October Depression Days
They’re different from what they’ve been.
I’ve had a bit of a “depression day” today, with a lot of lying in bed and staring at the ceiling. I did enjoy the cool fall air that somehow managed to ghost its way through the bedroom wall this morning, but the arrival of my favorite season hasn’t lent me any motivation or feeling of possibility.
So far — and I suppose it could go up from here — the most productive thing I’ve done today has been to watch The Cabin in the Woods, movie number two of my personal October film festival.
This afternoon, as I added to my scary movie queue, felt the first breeze of fall, and noted a crushing sense of depression, I found myself reminded of the October eight years ago when I spent nearly all day every day watching Buffy the Vampire Slayer and preparing for an over-the-top Halloween party.
At that time in 2012, I wasn’t doing great. I’d had an unplanned pregnancy and abortion three months before. I was terribly unhappy in my relationship but also in denial. I was working only part-time, broke, and anxious about spending any money. I was depressed, obviously.
And in the previous year, I’d basically abandoned the creative paths that I’d to that point retained some hope in.
So that October, I latched on to the idea of a Halloween party — a really epic one, hoping that its creation would feel good and worthwhile.
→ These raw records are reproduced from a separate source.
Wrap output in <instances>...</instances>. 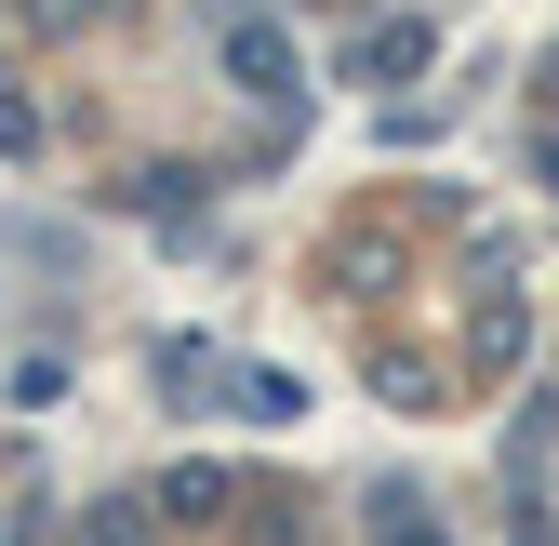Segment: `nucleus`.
Segmentation results:
<instances>
[{
  "instance_id": "1",
  "label": "nucleus",
  "mask_w": 559,
  "mask_h": 546,
  "mask_svg": "<svg viewBox=\"0 0 559 546\" xmlns=\"http://www.w3.org/2000/svg\"><path fill=\"white\" fill-rule=\"evenodd\" d=\"M227 67H240L253 94H280V81H294V54H280V27H227Z\"/></svg>"
},
{
  "instance_id": "2",
  "label": "nucleus",
  "mask_w": 559,
  "mask_h": 546,
  "mask_svg": "<svg viewBox=\"0 0 559 546\" xmlns=\"http://www.w3.org/2000/svg\"><path fill=\"white\" fill-rule=\"evenodd\" d=\"M386 546H440V520H386Z\"/></svg>"
}]
</instances>
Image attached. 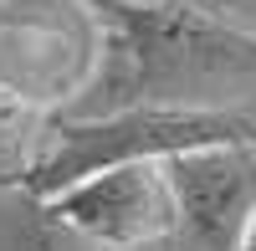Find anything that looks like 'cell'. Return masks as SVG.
I'll list each match as a JSON object with an SVG mask.
<instances>
[{"mask_svg":"<svg viewBox=\"0 0 256 251\" xmlns=\"http://www.w3.org/2000/svg\"><path fill=\"white\" fill-rule=\"evenodd\" d=\"M113 26L128 52V88L138 102H216L230 88H256V31L205 6H113Z\"/></svg>","mask_w":256,"mask_h":251,"instance_id":"6da1fadb","label":"cell"},{"mask_svg":"<svg viewBox=\"0 0 256 251\" xmlns=\"http://www.w3.org/2000/svg\"><path fill=\"white\" fill-rule=\"evenodd\" d=\"M256 144V118L241 108H184V102H128L108 118L62 123L52 144L26 164L31 200H46L67 184L118 170V164H169L200 149Z\"/></svg>","mask_w":256,"mask_h":251,"instance_id":"7a4b0ae2","label":"cell"},{"mask_svg":"<svg viewBox=\"0 0 256 251\" xmlns=\"http://www.w3.org/2000/svg\"><path fill=\"white\" fill-rule=\"evenodd\" d=\"M56 231H72L98 251H138L180 226V200L164 164H118L36 200Z\"/></svg>","mask_w":256,"mask_h":251,"instance_id":"3957f363","label":"cell"},{"mask_svg":"<svg viewBox=\"0 0 256 251\" xmlns=\"http://www.w3.org/2000/svg\"><path fill=\"white\" fill-rule=\"evenodd\" d=\"M88 62L92 36L77 0H0V92L41 108L82 88Z\"/></svg>","mask_w":256,"mask_h":251,"instance_id":"277c9868","label":"cell"},{"mask_svg":"<svg viewBox=\"0 0 256 251\" xmlns=\"http://www.w3.org/2000/svg\"><path fill=\"white\" fill-rule=\"evenodd\" d=\"M164 174H169V184H174L180 220L200 241L230 251L241 220L256 205V144L180 154V159L164 164Z\"/></svg>","mask_w":256,"mask_h":251,"instance_id":"5b68a950","label":"cell"},{"mask_svg":"<svg viewBox=\"0 0 256 251\" xmlns=\"http://www.w3.org/2000/svg\"><path fill=\"white\" fill-rule=\"evenodd\" d=\"M31 123H36V108H26V102H20V98H10V92H0V149L20 144Z\"/></svg>","mask_w":256,"mask_h":251,"instance_id":"8992f818","label":"cell"},{"mask_svg":"<svg viewBox=\"0 0 256 251\" xmlns=\"http://www.w3.org/2000/svg\"><path fill=\"white\" fill-rule=\"evenodd\" d=\"M6 251H62V246H56L46 231H36V226H31V231H16V236H10Z\"/></svg>","mask_w":256,"mask_h":251,"instance_id":"52a82bcc","label":"cell"},{"mask_svg":"<svg viewBox=\"0 0 256 251\" xmlns=\"http://www.w3.org/2000/svg\"><path fill=\"white\" fill-rule=\"evenodd\" d=\"M230 251H256V205H251V216L241 220V231H236V241H230Z\"/></svg>","mask_w":256,"mask_h":251,"instance_id":"ba28073f","label":"cell"},{"mask_svg":"<svg viewBox=\"0 0 256 251\" xmlns=\"http://www.w3.org/2000/svg\"><path fill=\"white\" fill-rule=\"evenodd\" d=\"M113 6H205V10H220V0H113Z\"/></svg>","mask_w":256,"mask_h":251,"instance_id":"9c48e42d","label":"cell"}]
</instances>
I took inspiration from the Halloween festivals of my childhood and planned to fill the apartment with themed games, activities, food, and drinks. My dad loaned me some money for supplies, and my friends promised to pay cover. (Of course, no cover was paid and neither was that loan.)
I had decided on a haunted forest theme, and each area of the apartment would become a unique section of that forest.
There was a cannibal’s cabin, the lair of the giant black widow (that was my homemade costume), and two or three more sections that I honestly can’t remember. I planned and made themed food and cocktails and invented games or activities for each.
And, of course, because it was a haunted forest, I needed trees…
Thus much of the month of October became me sitting on the floor of the living room, watching Buffy and creating paper mache trees and branches out of newspapers and white plaster cloth.
Goddamnit, I was so proud of those trees.
It’s a weird and specific time in my life to think back to. My mind basically lived in Buffy’s Sunnydale, while my hands wrapped newspaper in plaster cloth and hours passed quickly in an otherwise quiet apartment.
The task, which felt sufficiently creative, legitimized my watching the show for all of my waking hours at home, and the show kept me from reality. (Sort of.)
It actually feels nostalgic in a dark and sort of masochistic way.
Ironically, by the night and time of the party, I was so tired and stressed out that I mostly wanted to collapse and go hide in the kitchen. I didn’t even take any good pictures, and I have no evidence that it happened at all.
It was an intense and sometimes lonely, effortful, month-long build-up to what for me proved anticlimactic and dissatisfying. Then it was over.
I still have days when the depression hits me like it did that month, or more accurately, that year. And in this season, perhaps more than any other, I often feel the collision of comfort and sadness.
But at this point in my life, it would be surprising if I spent a month in some classic TV show fueled project binge.
It’s much more likely that after a healthfully productive week in a sufficiently creative life, I suddenly just don’t get out of bed for a day or two. I don’t counter the depression with projects. I just let myself sit in it. Or more accurately, lie in it.
And then after that day or two, I rally. I get back to writing and to the other parts of my life. This seems to be how this goes, at least right now, and although I’m not totally comfortable with it, I’m trying to accept it.
So today is a day for bed, watching a scary movie, feeling a bit of the fall air, and allowing motivated productivity to come back when it will, as it always does.
Most likely by tomorrow, I’ll be up and involved in life again.